* [WRITTEN REQUEST]
Copy out the records below, starting at the line that contains "Taking a look at" and continuing through the final line of the records, with both of those lines included.
========================
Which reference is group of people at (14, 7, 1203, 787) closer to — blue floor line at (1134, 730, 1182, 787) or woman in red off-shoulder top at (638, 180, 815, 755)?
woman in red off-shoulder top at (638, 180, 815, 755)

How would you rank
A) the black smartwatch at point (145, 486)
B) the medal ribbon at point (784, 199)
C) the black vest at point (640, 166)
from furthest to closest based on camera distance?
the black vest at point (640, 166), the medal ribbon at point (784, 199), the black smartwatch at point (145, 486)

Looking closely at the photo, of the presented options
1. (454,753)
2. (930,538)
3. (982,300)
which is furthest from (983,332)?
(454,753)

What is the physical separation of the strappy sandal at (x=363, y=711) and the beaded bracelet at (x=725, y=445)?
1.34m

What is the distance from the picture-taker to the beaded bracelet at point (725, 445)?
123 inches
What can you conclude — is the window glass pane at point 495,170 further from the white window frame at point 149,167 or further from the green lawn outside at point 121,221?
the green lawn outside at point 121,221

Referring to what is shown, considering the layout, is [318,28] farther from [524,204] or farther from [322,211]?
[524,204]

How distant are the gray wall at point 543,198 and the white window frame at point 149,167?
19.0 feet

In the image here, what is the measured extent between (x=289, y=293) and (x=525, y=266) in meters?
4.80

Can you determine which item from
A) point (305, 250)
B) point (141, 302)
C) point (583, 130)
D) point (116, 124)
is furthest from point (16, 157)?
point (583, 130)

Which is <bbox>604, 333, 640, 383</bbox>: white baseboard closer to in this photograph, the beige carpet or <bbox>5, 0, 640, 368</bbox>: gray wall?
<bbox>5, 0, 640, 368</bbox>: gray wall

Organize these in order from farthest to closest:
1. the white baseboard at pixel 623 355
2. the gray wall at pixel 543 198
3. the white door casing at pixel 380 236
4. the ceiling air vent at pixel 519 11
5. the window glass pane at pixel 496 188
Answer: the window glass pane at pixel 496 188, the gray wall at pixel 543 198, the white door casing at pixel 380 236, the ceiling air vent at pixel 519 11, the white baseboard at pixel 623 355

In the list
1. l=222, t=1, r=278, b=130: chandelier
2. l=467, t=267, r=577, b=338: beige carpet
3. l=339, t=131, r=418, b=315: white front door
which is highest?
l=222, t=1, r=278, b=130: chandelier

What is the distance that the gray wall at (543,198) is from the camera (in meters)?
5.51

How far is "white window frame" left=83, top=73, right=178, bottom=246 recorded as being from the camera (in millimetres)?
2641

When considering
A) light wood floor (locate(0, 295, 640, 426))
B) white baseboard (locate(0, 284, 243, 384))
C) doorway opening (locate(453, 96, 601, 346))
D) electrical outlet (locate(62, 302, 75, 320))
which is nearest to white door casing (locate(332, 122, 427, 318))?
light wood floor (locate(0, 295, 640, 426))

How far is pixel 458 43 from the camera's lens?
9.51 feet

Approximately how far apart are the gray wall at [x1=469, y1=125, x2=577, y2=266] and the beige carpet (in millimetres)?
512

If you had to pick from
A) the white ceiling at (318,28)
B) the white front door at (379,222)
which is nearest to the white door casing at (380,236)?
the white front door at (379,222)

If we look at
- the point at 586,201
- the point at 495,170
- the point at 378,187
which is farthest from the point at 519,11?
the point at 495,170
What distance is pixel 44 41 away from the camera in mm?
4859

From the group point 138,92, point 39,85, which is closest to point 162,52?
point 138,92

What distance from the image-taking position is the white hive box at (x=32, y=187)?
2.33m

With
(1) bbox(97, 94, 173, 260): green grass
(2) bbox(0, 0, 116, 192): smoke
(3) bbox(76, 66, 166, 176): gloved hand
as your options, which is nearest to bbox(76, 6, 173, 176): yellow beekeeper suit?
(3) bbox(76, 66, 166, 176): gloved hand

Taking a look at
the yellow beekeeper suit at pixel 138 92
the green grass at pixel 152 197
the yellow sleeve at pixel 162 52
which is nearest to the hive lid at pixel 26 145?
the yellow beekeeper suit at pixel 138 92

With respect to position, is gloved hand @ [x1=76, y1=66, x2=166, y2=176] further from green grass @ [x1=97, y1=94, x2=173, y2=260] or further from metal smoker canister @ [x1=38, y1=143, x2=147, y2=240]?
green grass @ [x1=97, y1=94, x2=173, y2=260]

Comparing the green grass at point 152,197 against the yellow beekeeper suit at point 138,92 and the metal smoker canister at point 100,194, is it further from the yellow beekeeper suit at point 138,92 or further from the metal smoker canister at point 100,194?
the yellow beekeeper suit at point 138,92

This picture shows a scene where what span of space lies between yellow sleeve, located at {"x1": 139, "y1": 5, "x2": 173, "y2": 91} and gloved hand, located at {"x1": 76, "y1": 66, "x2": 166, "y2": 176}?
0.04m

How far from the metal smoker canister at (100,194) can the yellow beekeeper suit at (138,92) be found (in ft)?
========================
* [EXERCISE RESPONSE]
Taking a look at
the yellow beekeeper suit at pixel 138 92
the green grass at pixel 152 197
the yellow sleeve at pixel 162 52
which is nearest to the hive lid at pixel 26 145?
the yellow beekeeper suit at pixel 138 92

With respect to position, is gloved hand @ [x1=76, y1=66, x2=166, y2=176] further from green grass @ [x1=97, y1=94, x2=173, y2=260] or further from metal smoker canister @ [x1=38, y1=143, x2=147, y2=240]?
green grass @ [x1=97, y1=94, x2=173, y2=260]

Comparing the green grass at point 152,197 against the yellow beekeeper suit at point 138,92 and the metal smoker canister at point 100,194, is it further from the yellow beekeeper suit at point 138,92 or further from the metal smoker canister at point 100,194?
the yellow beekeeper suit at point 138,92

This picture shows a scene where what span of space lies between yellow sleeve, located at {"x1": 139, "y1": 5, "x2": 173, "y2": 91} and gloved hand, located at {"x1": 76, "y1": 66, "x2": 166, "y2": 176}?
0.04m

How far from the metal smoker canister at (100,194) can the yellow beekeeper suit at (138,92) be found (in ft)?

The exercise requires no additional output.